### TASK REQUIREMENTS
**1)** In the loan passage, on what date is the principal and all unpaid accrued interest on the March Note payable?
**2)** From the loan passage, extract word for word the span starting with "The Company granted" and going on through "representations and warranties.".

On February 1, 2013, the Company repaid notes with an outstanding principal balance of $2,000,000 plus outstanding accrued interest of $199,260. The notes bore interest at a rate of 7% per annum and were due on January 15, 2013.

 

On March 28, 2013, the Company entered into a Loan and Security Agreement (the “Loan Agreement”) with a lender (the "Lender"). Under the terms of the Loan Agreement, the Company borrowed $500,000 from the Lender (the “Loan”). The Loan is evidenced by a promissory note (the “March Note”) and bears interest on the unpaid principal balance of the March Note until the full amount of principal has been paid at a floating rate equal to the Prime Rate plus four and one-quarter percent (4.25%) per annum (as of September 30, 2013, the Prime Rate was 3.25% per annum). Under the terms of the Loan Agreement, the Company has agreed to make monthly payments of accrued interest on the first day of every month, beginning on May 1, 2013. The principal amount and all unpaid accrued interest on the March Note is payable on March 1, 2015, or earlier in the event of default or a sale or liquidation of the Company. The Loan may be prepaid in whole or in part at any time by the Company without penalty.  On November 25, 2013, the Lender executed a document waiving violations of certain historical EBITDAS debt covenants.  As of September 30, 2013, this note has been classified as current because meeting the current EBITDAS debt covenant for the year ended December 31, 2013 can’t be characterized as likely.  The Company is currently in active discussions with the Lender regarding the potential debt covenant violation.

 

The Company granted the Lender a first, priority security interest in all of the Company’s assets, in order to secure the Company’s obligation to repay the Loan. The Loan Agreement contains customary negative covenants restricting the Company’s ability to take certain actions without the Lender’s consent, including incurring additional indebtedness, transferring or encumbering assets, paying dividends or making certain other payments, and acquiring other businesses. Upon the occurrence of an event of default, the Lender has the right to impose interest at a rate equal to five percent (5.0%) per annum above the otherwise applicable interest rate (the “Default Rate”). The repayment of the Loan may be accelerated prior to the maturity date upon certain specified events of default, including failure to pay, bankruptcy, breach of covenant, and breach of representations and warranties.

### RECORDED DATA
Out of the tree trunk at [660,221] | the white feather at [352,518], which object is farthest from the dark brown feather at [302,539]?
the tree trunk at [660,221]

### ANSWER LIST
**1)** March 1, 2015, or earlier in the event of default or a sale or liquidation of the Company.

**2)**
The Company granted the Lender a first, priority security interest in all of the Company’s assets, in order to secure the Company’s obligation to repay the Loan. The Loan Agreement contains customary negative covenants restricting the Company’s ability to take certain actions without the Lender’s consent, including incurring additional indebtedness, transferring or encumbering assets, paying dividends or making certain other payments, and acquiring other businesses. Upon the occurrence of an event of default, the Lender has the right to impose interest at a rate equal to five percent (5.0%) per annum above the otherwise applicable interest rate (the “Default Rate”). The repayment of the Loan may be accelerated prior to the maturity date upon certain specified events of default, including failure to pay, bankruptcy, breach of covenant, and breach of representations and warranties.